• YOUR GOAL: Under this task are some entries; return every one of them exactly.

• MATERIAL FOR THIS TASK:

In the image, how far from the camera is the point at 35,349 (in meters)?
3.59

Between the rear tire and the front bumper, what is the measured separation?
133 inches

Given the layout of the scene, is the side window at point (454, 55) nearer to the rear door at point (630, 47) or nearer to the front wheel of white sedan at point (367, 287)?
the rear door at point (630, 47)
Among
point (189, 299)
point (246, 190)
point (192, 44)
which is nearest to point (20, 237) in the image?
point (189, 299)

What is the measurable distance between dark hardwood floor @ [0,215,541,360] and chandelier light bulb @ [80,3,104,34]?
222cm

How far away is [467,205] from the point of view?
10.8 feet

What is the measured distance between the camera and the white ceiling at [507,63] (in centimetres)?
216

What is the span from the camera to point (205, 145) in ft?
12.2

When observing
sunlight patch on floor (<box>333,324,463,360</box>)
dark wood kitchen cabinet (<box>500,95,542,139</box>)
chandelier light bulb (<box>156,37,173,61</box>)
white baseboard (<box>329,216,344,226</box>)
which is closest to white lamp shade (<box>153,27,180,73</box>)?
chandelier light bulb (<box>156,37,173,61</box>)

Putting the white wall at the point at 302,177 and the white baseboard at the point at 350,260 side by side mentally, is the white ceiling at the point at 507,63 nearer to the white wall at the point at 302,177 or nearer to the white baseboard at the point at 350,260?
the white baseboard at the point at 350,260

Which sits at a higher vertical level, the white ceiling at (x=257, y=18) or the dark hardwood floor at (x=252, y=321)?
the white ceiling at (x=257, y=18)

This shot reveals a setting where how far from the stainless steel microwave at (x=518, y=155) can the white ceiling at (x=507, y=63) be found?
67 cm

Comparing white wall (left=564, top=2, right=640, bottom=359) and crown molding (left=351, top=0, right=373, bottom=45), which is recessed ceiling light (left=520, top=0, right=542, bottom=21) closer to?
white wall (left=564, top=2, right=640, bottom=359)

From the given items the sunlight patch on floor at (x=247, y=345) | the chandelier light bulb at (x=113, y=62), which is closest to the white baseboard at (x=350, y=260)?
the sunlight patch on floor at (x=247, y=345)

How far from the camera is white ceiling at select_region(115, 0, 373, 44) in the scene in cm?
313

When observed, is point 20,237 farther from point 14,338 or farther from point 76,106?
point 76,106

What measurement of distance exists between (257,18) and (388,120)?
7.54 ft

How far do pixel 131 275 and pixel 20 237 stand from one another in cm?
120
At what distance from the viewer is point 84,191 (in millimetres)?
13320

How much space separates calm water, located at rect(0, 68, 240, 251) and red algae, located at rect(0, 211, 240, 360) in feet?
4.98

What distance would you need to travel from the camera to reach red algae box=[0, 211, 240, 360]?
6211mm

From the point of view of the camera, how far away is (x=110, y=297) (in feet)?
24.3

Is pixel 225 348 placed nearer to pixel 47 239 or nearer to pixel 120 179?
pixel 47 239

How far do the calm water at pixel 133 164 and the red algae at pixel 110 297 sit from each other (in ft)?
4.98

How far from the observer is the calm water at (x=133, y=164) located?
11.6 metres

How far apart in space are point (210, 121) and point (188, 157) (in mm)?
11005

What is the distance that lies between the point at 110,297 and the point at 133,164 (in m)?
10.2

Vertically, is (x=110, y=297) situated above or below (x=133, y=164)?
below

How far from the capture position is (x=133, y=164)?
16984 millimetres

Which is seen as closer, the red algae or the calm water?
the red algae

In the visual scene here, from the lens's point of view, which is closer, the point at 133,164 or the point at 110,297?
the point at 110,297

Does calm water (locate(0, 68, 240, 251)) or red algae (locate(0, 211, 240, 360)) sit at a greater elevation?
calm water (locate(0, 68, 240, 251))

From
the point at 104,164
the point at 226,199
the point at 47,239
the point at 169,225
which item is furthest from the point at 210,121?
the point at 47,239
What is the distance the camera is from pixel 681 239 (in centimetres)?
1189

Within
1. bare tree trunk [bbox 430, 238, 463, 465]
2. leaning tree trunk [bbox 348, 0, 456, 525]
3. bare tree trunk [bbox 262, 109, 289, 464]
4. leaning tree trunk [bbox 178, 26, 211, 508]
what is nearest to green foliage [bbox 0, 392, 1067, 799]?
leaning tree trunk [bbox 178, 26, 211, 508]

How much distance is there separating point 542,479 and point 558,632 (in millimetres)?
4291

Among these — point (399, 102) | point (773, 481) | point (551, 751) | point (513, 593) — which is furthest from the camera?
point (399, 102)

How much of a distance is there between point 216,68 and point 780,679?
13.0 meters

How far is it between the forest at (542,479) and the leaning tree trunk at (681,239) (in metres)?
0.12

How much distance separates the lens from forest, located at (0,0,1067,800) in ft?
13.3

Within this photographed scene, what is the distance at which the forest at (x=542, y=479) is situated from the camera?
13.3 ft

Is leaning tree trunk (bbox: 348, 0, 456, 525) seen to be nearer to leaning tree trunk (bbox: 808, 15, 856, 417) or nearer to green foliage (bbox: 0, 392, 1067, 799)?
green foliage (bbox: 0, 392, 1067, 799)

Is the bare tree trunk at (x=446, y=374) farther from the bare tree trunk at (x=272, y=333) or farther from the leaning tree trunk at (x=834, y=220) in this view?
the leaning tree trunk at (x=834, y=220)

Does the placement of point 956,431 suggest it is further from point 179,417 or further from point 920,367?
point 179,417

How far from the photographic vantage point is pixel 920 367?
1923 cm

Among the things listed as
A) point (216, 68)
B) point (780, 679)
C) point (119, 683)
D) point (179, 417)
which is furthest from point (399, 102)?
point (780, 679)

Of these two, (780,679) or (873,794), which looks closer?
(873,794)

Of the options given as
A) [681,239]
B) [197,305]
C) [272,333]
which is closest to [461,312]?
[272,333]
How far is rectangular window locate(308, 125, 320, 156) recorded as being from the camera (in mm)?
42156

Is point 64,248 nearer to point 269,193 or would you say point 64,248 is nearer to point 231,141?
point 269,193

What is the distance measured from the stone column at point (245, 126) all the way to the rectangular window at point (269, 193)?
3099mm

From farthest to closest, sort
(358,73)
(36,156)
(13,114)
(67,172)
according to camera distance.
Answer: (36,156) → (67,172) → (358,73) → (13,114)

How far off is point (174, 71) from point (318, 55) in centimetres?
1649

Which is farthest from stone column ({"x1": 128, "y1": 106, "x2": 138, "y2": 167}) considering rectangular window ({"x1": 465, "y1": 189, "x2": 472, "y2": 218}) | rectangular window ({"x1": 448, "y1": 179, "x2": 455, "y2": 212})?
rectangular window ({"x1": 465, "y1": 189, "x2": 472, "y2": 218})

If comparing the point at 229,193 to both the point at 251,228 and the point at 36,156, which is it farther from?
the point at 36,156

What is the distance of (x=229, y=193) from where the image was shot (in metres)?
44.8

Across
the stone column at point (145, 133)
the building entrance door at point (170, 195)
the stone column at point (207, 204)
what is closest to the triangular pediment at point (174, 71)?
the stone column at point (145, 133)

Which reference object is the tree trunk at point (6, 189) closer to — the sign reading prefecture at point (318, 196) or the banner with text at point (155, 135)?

• SOLVED EXERCISE:
In the image, how far from the camera is the point at 35,349 (in meters)?
3.59

Between the rear tire and the front bumper, what is the measured separation?
133 inches

Given the layout of the scene, is the side window at point (454, 55) nearer to the rear door at point (630, 47) or nearer to the front wheel of white sedan at point (367, 287)?
the rear door at point (630, 47)
Among
point (189, 299)
point (246, 190)
point (192, 44)
which is nearest to point (20, 237) in the image?
point (189, 299)

What is the measurable distance between dark hardwood floor @ [0,215,541,360] and chandelier light bulb @ [80,3,104,34]?
222cm

How far away is [467,205] from the point of view?
10.8 feet

What is the measured distance between the camera and the white ceiling at [507,63] (in centimetres)?
216

What is the span from the camera to point (205, 145) in ft?
12.2

When observing
sunlight patch on floor (<box>333,324,463,360</box>)
dark wood kitchen cabinet (<box>500,95,542,139</box>)
chandelier light bulb (<box>156,37,173,61</box>)
white baseboard (<box>329,216,344,226</box>)
which is closest to white lamp shade (<box>153,27,180,73</box>)?
chandelier light bulb (<box>156,37,173,61</box>)

Putting the white wall at the point at 302,177 and the white baseboard at the point at 350,260 side by side mentally, is the white ceiling at the point at 507,63 nearer to the white wall at the point at 302,177 or nearer to the white baseboard at the point at 350,260?
the white baseboard at the point at 350,260

Which sits at a higher vertical level, the white ceiling at (x=257, y=18) or the dark hardwood floor at (x=252, y=321)?
the white ceiling at (x=257, y=18)

This shot reveals a setting where how far from the stainless steel microwave at (x=518, y=155) can the white ceiling at (x=507, y=63) be found?
67 cm

Comparing white wall (left=564, top=2, right=640, bottom=359) and crown molding (left=351, top=0, right=373, bottom=45), which is recessed ceiling light (left=520, top=0, right=542, bottom=21) closer to?
white wall (left=564, top=2, right=640, bottom=359)

From the given items the sunlight patch on floor at (x=247, y=345) | the chandelier light bulb at (x=113, y=62), which is closest to the white baseboard at (x=350, y=260)?
the sunlight patch on floor at (x=247, y=345)

How far from the camera is white ceiling at select_region(115, 0, 373, 44) in the scene in cm?
313

When observed, is point 20,237 farther from point 14,338 or farther from point 76,106?
point 76,106

What measurement of distance exists between (257,18) and (388,120)?
7.54 ft

How far do pixel 131 275 and pixel 20 237 stand from one another in cm?
120
At what distance from the viewer is point 84,191 (in millimetres)?
13320

How much space separates calm water, located at rect(0, 68, 240, 251) and red algae, located at rect(0, 211, 240, 360) in feet?
4.98

What distance would you need to travel from the camera to reach red algae box=[0, 211, 240, 360]?
6211mm

From the point of view of the camera, how far away is (x=110, y=297) (in feet)?
24.3

Is pixel 225 348 placed nearer to pixel 47 239 or nearer to pixel 120 179?
pixel 47 239

How far do the calm water at pixel 133 164 and the red algae at pixel 110 297 sit from each other (in ft)?
4.98

How far from the observer is the calm water at (x=133, y=164) located?
11.6 metres

How far apart in space are point (210, 121) and point (188, 157) (in mm)?
11005

What is the distance that lies between the point at 110,297 and the point at 133,164 (in m)?
10.2

Vertically, is (x=110, y=297) situated above or below (x=133, y=164)?
below

How far from the capture position is (x=133, y=164)?
16984 millimetres

Which is seen as closer, the red algae or the calm water?
the red algae

In the visual scene here, from the lens's point of view, which is closer, the point at 133,164 or the point at 110,297?
the point at 110,297

Does calm water (locate(0, 68, 240, 251)) or red algae (locate(0, 211, 240, 360)) sit at a greater elevation?
calm water (locate(0, 68, 240, 251))

From
the point at 104,164
the point at 226,199
the point at 47,239
the point at 169,225
which item is furthest from the point at 210,121?
the point at 47,239
What is the distance the camera is from pixel 681 239 (in centimetres)?
1189

Within
1. bare tree trunk [bbox 430, 238, 463, 465]
2. leaning tree trunk [bbox 348, 0, 456, 525]
3. bare tree trunk [bbox 262, 109, 289, 464]
4. leaning tree trunk [bbox 178, 26, 211, 508]
what is nearest to green foliage [bbox 0, 392, 1067, 799]?
leaning tree trunk [bbox 178, 26, 211, 508]

How much distance is there separating point 542,479 and point 558,632 (in millimetres)?
4291

Among these — point (399, 102) | point (773, 481) | point (551, 751) | point (513, 593) — which is furthest from the camera?
point (399, 102)

How much of a distance is there between point 216,68 and point 780,679?
13.0 meters

How far is it between the forest at (542,479) and the leaning tree trunk at (681,239) (in metres)?
0.12

How much distance separates the lens from forest, located at (0,0,1067,800) in ft?
13.3

Within this photographed scene, what is the distance at which the forest at (x=542, y=479) is situated from the camera?
13.3 ft

Is leaning tree trunk (bbox: 348, 0, 456, 525) seen to be nearer to leaning tree trunk (bbox: 808, 15, 856, 417) or nearer to green foliage (bbox: 0, 392, 1067, 799)?
green foliage (bbox: 0, 392, 1067, 799)

Is the bare tree trunk at (x=446, y=374) farther from the bare tree trunk at (x=272, y=333) or farther from the leaning tree trunk at (x=834, y=220) in this view?
the leaning tree trunk at (x=834, y=220)

Does the placement of point 956,431 suggest it is further from point 179,417 or further from point 920,367?
point 179,417

How far from the photographic vantage point is pixel 920 367?
1923 cm

Among the things listed as
A) point (216, 68)
B) point (780, 679)
C) point (119, 683)
D) point (179, 417)
which is furthest from point (399, 102)?
point (780, 679)

Of these two, (780,679) or (873,794), which looks closer?
(873,794)

Of the options given as
A) [681,239]
B) [197,305]
C) [272,333]
which is closest to [461,312]?
[272,333]
How far is rectangular window locate(308, 125, 320, 156) recorded as being from the camera (in mm)?
42156

Is point 64,248 nearer to point 269,193 or would you say point 64,248 is nearer to point 231,141?
point 269,193

What is the distance measured from the stone column at point (245, 126) all the way to the rectangular window at point (269, 193)?
3099mm

From farthest to closest, sort
(358,73)
(36,156)
(13,114)
(67,172)
according to camera distance.
Answer: (36,156) → (67,172) → (358,73) → (13,114)

How far off is point (174, 71) from point (318, 55) in centimetres?
1649

Which is farthest from stone column ({"x1": 128, "y1": 106, "x2": 138, "y2": 167}) considering rectangular window ({"x1": 465, "y1": 189, "x2": 472, "y2": 218}) | rectangular window ({"x1": 448, "y1": 179, "x2": 455, "y2": 212})?
rectangular window ({"x1": 465, "y1": 189, "x2": 472, "y2": 218})

If comparing the point at 229,193 to both the point at 251,228 and the point at 36,156, which is it farther from?
the point at 36,156

What is the distance of (x=229, y=193) from where the image was shot (in metres)?
44.8

Across
the stone column at point (145, 133)
the building entrance door at point (170, 195)
the stone column at point (207, 204)
what is closest to the triangular pediment at point (174, 71)?
the stone column at point (145, 133)

Which reference object is the tree trunk at point (6, 189) closer to — the sign reading prefecture at point (318, 196) or the banner with text at point (155, 135)?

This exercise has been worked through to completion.